ABSTRACT

Classical political economy was part of a budding social science. Pioneers like Adam Smith showed a clear interest in the psychological (as well as sociological and political) aspects of economic behavior. Paradoxically, it seems to have been the “marginal revolution” toward the end of the 19th century, when attention got focused on marginal trade-offs in individual decision making, that turned the tide. Stimulated by the emerging hypothesis of a rational and selfish economic agent with stable preferences (homo economicus)—which proved to be handy for mathematical modeling and was thereby reinforcedpolitical economy developed into the economics we know today.

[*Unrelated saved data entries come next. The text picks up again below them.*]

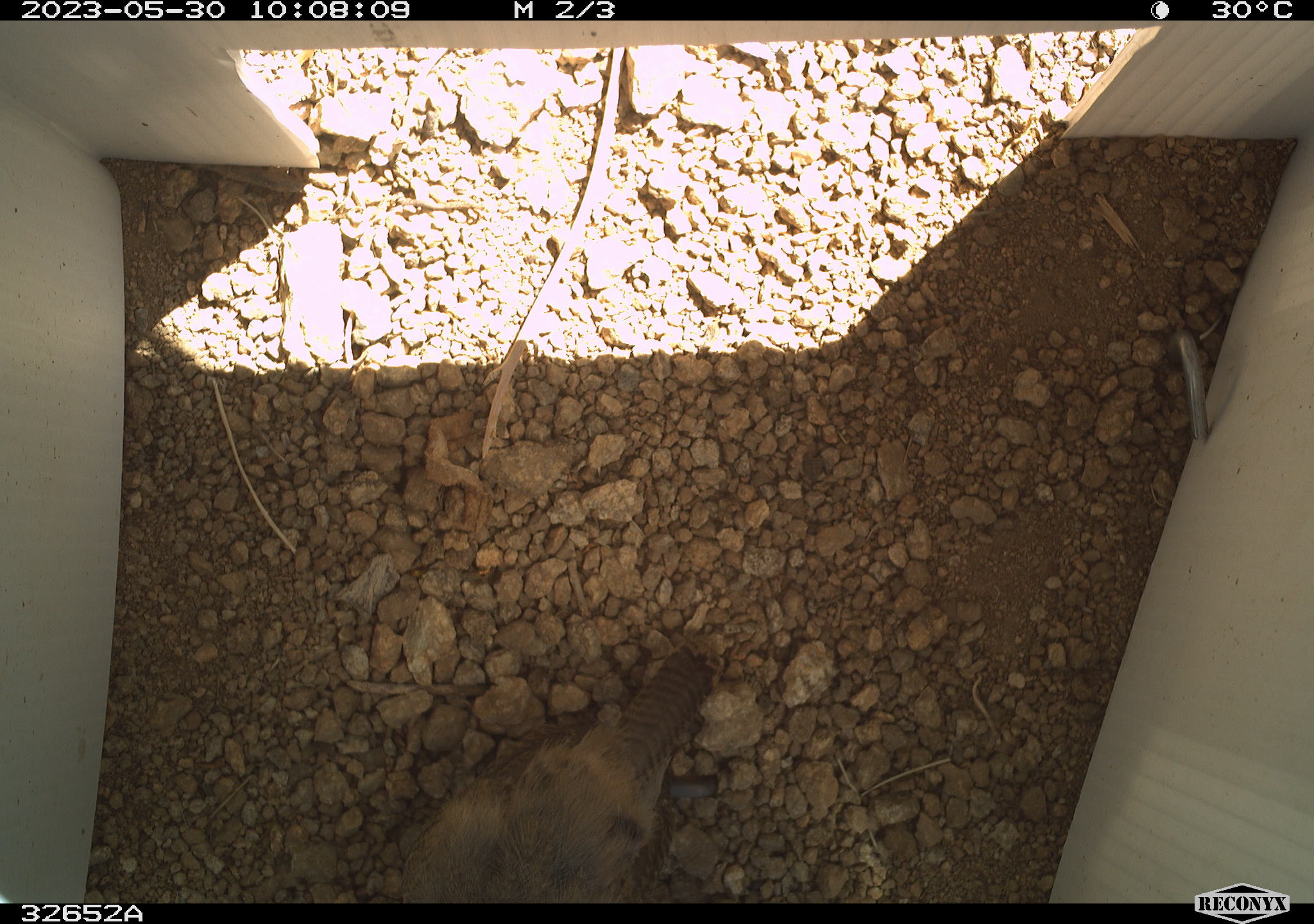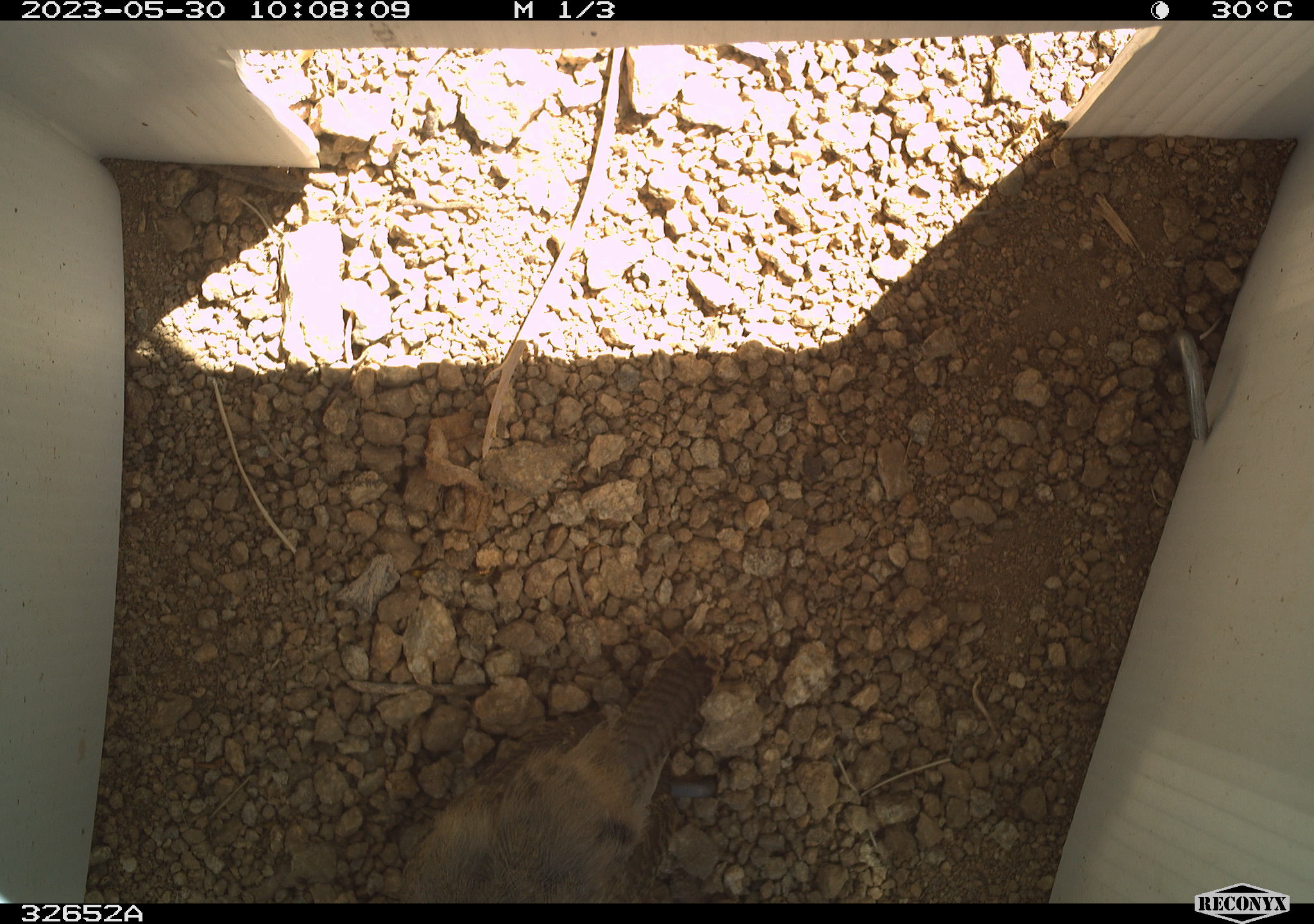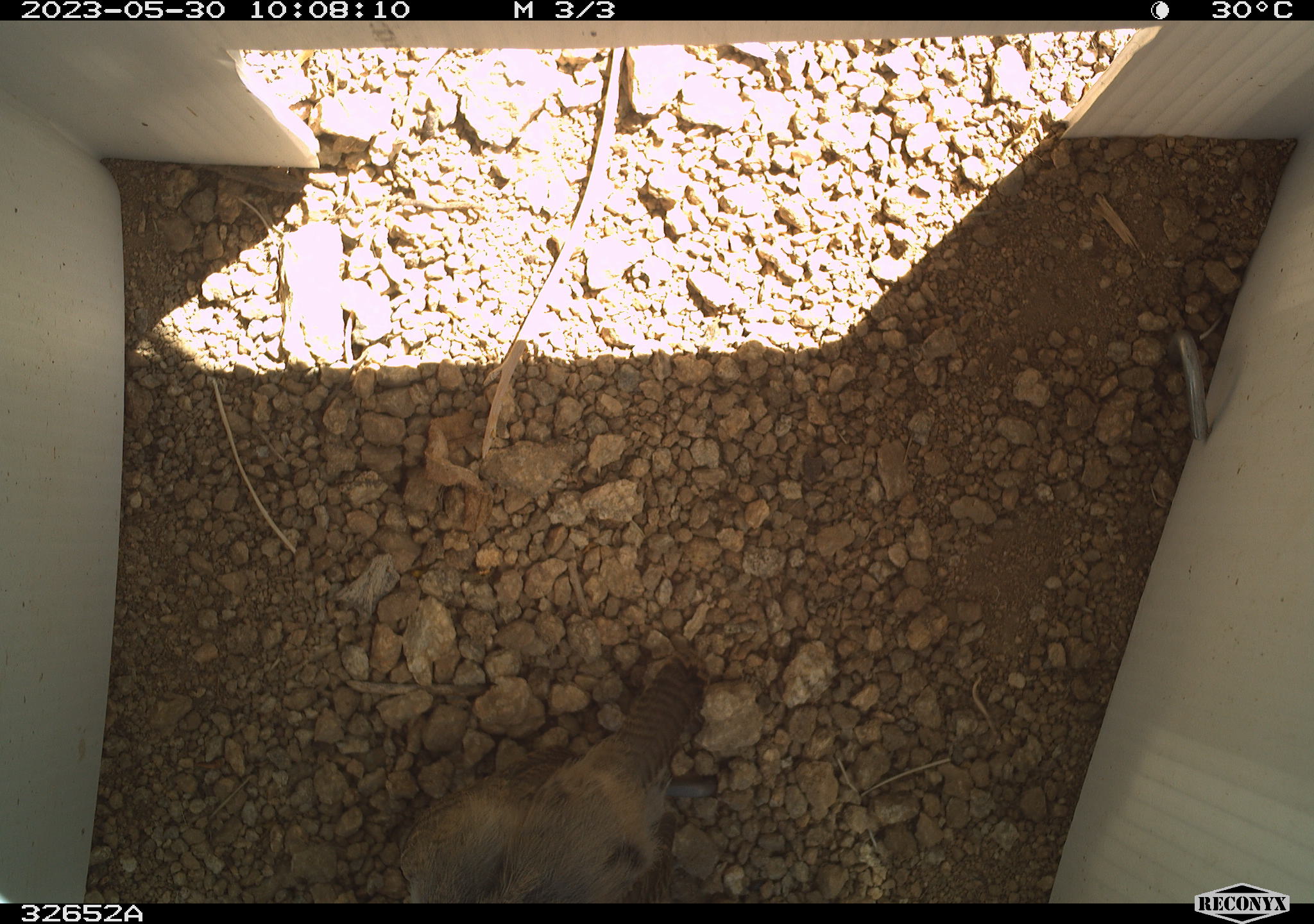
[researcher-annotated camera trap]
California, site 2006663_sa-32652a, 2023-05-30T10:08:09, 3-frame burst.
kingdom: Animalia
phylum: Chordata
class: Aves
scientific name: Aves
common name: bird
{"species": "bird (Aves)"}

At about the same time, psychology established itself as a separate and experimental science through the work of, among others, Wilhelm Wundt. An important methodological distinction was generated, with economics developing itself into a deductive science, taking the homo economicus model as its starting point, and psychology as an inductive science, working from experimental data. Some serious attempts were made, in particular by George Katona, to bring the two closer together again. However, the main impact has been restricted to consumer behavior in marketing (economic psychology). This is, of course, a very rough historical sketch. Over time, several prominent economists occasionally referred to the importance of psychological factors, like, for instance, the “animal spirits” that are driving investment in the view of John Maynard Keynes. Nevertheless, the idea of a “calculus of pleasure and pain”

(Jeremy Bentham) had definitively lost impetus, and Adam Smith’s (other) classic work on moral sentiments had fallen into obscurity.